The family emigrated to Canada as conscientious objectors to the Vietnam War.

== Career ==
In Canada, Amato established herself as a TV personality. She was featured on "Time for a Living," a CBC series with Alan Thicke, became a regular on "House of Pride," and appeared as a guest panelist on "This Is The Law." She also made guest appearances on "Rollin' On The River" and "Half The George Kirby Comedy Hour." Soon she landed herself a role as host of a variety show in the style of The Carol Burnette Show. "Julie," or "The Julie Show," ran for two seasons between 1976 and 1978. Season 1 ran on CTV on Tuesdays at 8:30pm. Season 2 ran on CTV on Fridays at 7:30pm. The change in time slots is thought to have attributed to the show's cancellation.
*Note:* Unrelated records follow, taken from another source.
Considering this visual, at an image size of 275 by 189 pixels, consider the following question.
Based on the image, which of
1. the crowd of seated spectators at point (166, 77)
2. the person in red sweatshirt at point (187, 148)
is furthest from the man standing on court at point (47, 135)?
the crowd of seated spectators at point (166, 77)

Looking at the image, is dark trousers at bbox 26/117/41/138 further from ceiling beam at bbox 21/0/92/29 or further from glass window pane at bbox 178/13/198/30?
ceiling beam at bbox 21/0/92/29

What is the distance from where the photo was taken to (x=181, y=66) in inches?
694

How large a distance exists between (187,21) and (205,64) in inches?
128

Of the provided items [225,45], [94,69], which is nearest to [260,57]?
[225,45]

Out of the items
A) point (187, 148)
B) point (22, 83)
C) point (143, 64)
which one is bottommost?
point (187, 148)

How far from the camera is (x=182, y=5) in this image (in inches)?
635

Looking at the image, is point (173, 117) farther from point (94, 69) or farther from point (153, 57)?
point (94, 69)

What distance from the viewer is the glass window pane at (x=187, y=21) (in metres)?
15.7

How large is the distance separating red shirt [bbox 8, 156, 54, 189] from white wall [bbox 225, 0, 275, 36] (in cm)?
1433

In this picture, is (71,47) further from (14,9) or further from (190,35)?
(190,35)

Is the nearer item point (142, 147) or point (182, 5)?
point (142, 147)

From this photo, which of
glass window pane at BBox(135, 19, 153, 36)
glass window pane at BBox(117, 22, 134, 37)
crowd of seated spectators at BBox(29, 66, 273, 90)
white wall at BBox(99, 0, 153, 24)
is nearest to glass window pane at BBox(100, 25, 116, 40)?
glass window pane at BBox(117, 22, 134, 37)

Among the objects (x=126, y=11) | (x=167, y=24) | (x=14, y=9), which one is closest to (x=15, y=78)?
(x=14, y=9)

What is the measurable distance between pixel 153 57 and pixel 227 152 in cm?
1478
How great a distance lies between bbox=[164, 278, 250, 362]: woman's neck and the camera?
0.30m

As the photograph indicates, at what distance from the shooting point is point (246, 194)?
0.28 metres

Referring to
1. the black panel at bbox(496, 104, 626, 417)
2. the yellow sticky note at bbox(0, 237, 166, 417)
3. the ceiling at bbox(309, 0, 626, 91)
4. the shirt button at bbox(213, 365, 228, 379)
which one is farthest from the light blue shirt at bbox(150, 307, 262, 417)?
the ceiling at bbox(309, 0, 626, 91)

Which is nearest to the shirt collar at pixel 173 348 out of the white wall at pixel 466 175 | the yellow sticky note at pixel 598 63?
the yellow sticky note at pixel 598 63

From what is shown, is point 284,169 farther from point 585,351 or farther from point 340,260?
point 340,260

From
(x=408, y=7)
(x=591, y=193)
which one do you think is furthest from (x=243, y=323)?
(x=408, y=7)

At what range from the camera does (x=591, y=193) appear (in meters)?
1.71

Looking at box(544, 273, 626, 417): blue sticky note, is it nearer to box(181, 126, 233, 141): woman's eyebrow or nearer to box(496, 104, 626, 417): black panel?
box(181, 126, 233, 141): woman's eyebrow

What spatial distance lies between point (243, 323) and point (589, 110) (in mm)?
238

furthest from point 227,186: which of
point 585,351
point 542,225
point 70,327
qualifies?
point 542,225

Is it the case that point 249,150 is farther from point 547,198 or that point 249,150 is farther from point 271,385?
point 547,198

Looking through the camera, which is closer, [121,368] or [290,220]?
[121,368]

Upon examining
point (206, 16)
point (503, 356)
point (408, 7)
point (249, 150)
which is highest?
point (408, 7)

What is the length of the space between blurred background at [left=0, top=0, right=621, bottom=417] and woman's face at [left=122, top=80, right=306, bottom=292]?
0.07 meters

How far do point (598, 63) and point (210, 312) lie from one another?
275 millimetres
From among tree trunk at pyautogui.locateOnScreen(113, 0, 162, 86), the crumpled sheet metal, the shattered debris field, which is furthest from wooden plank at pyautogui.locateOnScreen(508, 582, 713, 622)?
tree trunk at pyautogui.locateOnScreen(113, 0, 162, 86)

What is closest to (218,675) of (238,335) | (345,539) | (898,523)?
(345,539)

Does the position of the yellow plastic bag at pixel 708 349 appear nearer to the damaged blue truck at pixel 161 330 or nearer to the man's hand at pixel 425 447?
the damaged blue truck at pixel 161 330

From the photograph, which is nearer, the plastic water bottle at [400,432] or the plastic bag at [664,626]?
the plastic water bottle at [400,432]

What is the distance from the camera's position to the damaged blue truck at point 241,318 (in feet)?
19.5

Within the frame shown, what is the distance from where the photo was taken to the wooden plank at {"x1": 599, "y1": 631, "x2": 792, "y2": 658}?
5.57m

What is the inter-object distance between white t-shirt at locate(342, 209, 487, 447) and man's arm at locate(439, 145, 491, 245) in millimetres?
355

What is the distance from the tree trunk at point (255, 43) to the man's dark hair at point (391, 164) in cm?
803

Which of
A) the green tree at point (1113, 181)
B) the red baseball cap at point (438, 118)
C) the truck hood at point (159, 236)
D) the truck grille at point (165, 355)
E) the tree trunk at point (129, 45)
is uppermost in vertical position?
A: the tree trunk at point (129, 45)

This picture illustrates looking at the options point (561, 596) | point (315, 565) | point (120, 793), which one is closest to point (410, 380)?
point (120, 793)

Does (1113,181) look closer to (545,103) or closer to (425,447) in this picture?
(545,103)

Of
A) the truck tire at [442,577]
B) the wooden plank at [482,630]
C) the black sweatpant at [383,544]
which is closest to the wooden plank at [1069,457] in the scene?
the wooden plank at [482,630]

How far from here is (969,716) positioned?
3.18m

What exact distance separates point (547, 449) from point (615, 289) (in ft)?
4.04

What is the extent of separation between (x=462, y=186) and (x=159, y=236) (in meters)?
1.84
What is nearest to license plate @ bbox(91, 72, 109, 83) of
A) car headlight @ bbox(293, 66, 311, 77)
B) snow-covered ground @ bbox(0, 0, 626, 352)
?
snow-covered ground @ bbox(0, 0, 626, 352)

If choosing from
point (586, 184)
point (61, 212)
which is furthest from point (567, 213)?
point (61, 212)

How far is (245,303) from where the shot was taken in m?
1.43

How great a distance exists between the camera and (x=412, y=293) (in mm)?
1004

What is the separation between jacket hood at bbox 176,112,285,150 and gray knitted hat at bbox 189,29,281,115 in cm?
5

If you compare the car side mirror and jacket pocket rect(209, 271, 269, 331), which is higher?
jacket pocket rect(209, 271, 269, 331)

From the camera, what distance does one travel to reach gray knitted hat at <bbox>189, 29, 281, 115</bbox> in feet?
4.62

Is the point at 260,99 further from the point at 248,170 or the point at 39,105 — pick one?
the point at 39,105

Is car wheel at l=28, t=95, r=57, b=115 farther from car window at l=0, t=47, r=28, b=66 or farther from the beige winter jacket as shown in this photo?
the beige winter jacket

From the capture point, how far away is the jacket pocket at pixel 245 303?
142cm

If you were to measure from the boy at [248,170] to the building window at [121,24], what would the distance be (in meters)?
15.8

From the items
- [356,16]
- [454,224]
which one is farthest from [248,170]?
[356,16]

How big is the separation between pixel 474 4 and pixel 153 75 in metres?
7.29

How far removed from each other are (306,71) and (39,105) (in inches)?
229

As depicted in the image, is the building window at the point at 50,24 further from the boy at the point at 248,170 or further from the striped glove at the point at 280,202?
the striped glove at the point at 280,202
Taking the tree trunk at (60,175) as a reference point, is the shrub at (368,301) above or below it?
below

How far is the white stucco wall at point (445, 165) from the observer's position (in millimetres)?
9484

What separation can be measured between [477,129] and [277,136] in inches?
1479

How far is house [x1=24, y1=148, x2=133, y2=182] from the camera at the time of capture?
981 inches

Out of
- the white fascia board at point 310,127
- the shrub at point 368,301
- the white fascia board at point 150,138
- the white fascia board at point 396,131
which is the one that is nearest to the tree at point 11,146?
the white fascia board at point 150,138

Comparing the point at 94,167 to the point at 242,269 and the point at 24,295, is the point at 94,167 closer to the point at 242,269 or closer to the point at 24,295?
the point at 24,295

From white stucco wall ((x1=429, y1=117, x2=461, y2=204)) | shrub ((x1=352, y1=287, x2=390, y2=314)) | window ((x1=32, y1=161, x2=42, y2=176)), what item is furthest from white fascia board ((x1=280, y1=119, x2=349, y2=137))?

Some notable guests on the show include Andy Griffith, Eartha Kitt, and Rip Taylor.

=== "Julie" (aka The Julie Show) ===

Season 1
| Date | Guest(s) |
|---|---|
| 21 Sep 1976 | Liz Torres |
| 28 Sep 1976 | Paul Williams and Avery Schreiber |
| 5 Oct 1976 | Dick Shawn |
| 12 Oct 1976 | Frank Gorshin |
| 19 Oct 1976 | Morey Amsterdam |
| 26 Oct 1976 | - |
| 2 Nov 1976 | - |
| 9 Nov 1976 | Jimmie Walker |
| 16 Nov 1976 | - |
| 23 Nov 1976 | Eartha Kitt |
| 30 Nov 1976 | Paul Sand |
| 7 Dec 1976 | Diane Stapley |
| 21 Dec 1976 | - |
| 28 Dec 1976 | Paul Williams |
| 4 Jan 1977 | - |
| 11 Jan 1977 | George Savalas |
| 18 Jan 1977 | Georgia Engel |
| 25 Jan 1977 | Debralee Scott |
| 1 Feb 1977 | Frank Gorshin |
| 8 Feb 1977 | Andy Griffith |
| 15 Feb 1977 | - |
| 22 Feb 1977 | - |
| 8 Mar 1977 | Jaye P. Morgan |
| 15 Mar 1977 | - |
| 22 Mar 1977 | Patsy Gallant |
| 5 Apr 1977 | Phyllis Diller |
| 12 Apr 1977 | - |
| 19 Apr 1977 | - |
| 26 Apr 1977 | - |
| 3 May 1977 | Phyllis Diller |
| 10 May 1977 | - |
| 17 May 1977 | Paul Sand |
| 24 May 1977 | Ruth Buzzi |
| 31 May 1977 | Diane Stapley |
| 7 Jun 1977 | Kelly Monteith |
| 14 Jun 1977 | Marcia Wallace |
| 21 Jun 1977 | Debralee Scott |
| 28 Jun 1977 | Andy Griffith |
| 5 Jul 1977 | Georgina Engel |
| 12 Jul 1977 | Charlie Callas |
| 19 Jul 1977 | Robert Klein |
| 26 Jul 1977 | - |
| 2 Aug 1977 | - |
| 9 Aug 1977 | Patsy Gallant |
| 16 Aug 1977 | Morey Amsterdam |
| 23 Aug 1977 | - |
| 30 Aug 1977 | Phyllis Diller |

Season 2
| Date | Guest(s) |
|---|---|
| 30 Sep 1977 | Rip Taylor and Arte Johnson |
| 7 Oct 1977 | Chuck McCann and Clifton Davis |
| 14 Oct 1977 | Avery Schreiber and Rip Taylor |
| 21 Oct 1977 | Kelly Garrett and Chuck McCann |
| 4 Nov 1977 | Kelly Garrett and Clifton Davis |
| 11 Nov 1977 | - |
| 18 Nov 1977 | - |
| 25 Nov 1977 | - |
| 2 Dec 1977 | - |
| 9 Dec 1977 | - |
| 16 Dec 1977 | - |
| 30 Dec 1977 | Rip Taylor and Arte Johnson |
| 6 Jan 1978 | Patsy Gallant, Ted Zeigler, and Murray Langston |
| 20 Jan 1978 | Billy Crystal and Phyllis Diller |
| 27 Jan 1978 | Billy Crystal, Ted Zeigler, and Murray Langston |
| 10 Feb 1978 | Phyllis Diller and Dave Broadfoot |
| 17 Feb 1978 | - |
| 24 Feb 1978 | - |
| 3 Mar 1978 | Hagood Hardy, Steve Landesberg, and the Unknown Comic |
| 24 Mar 1978 | - |
| 31 Mar 1978 | Ruth Buzzi, Joan Allan Cameron, and Steve Landesberg |
| 7 Apr 1978 | Soupy Sales, Henny Youngman, and Diane Stapley |
| 14 Apr 1978 | - |
| 21 Apr 1978 | - |
| 28 Apr 1978 | - |
| 5 May 1978 | - |
| 12 May 1978 | Avery Schreiber and Rip Taylor |
| 19 May 1978 | - |
| 26 May 1978 | Clifton Davis |
| 2 Jun 1978 | Rita Moreno and Marilyn Michaels |

Other guest appearances (unknown airdates): Jack Duffy, Billy Van, Bobby Vinton, George Goebbels

Following "The Julie Show," Amato became the spokesperson for White Westinghouse. She participated in several advertising campaigns: She was the voice of the National Geographic, the NBC, and narrated several “Celebrity Profiles” for the “E!” channel. Amato later became a successful voiceover coach.

=== The Ghost Dance ===
Although filming was done in the mid-1970s, "The Ghost Dance" was not released until 1982, following the premiere of the "Friday the 13th" franchise. In it, Amato plays Dr. Kay Foster.

== Later years ==
Amato met her later life partner, C.O. Lee Boyce Jr., at Mann’s Chinese Theater in November 1992.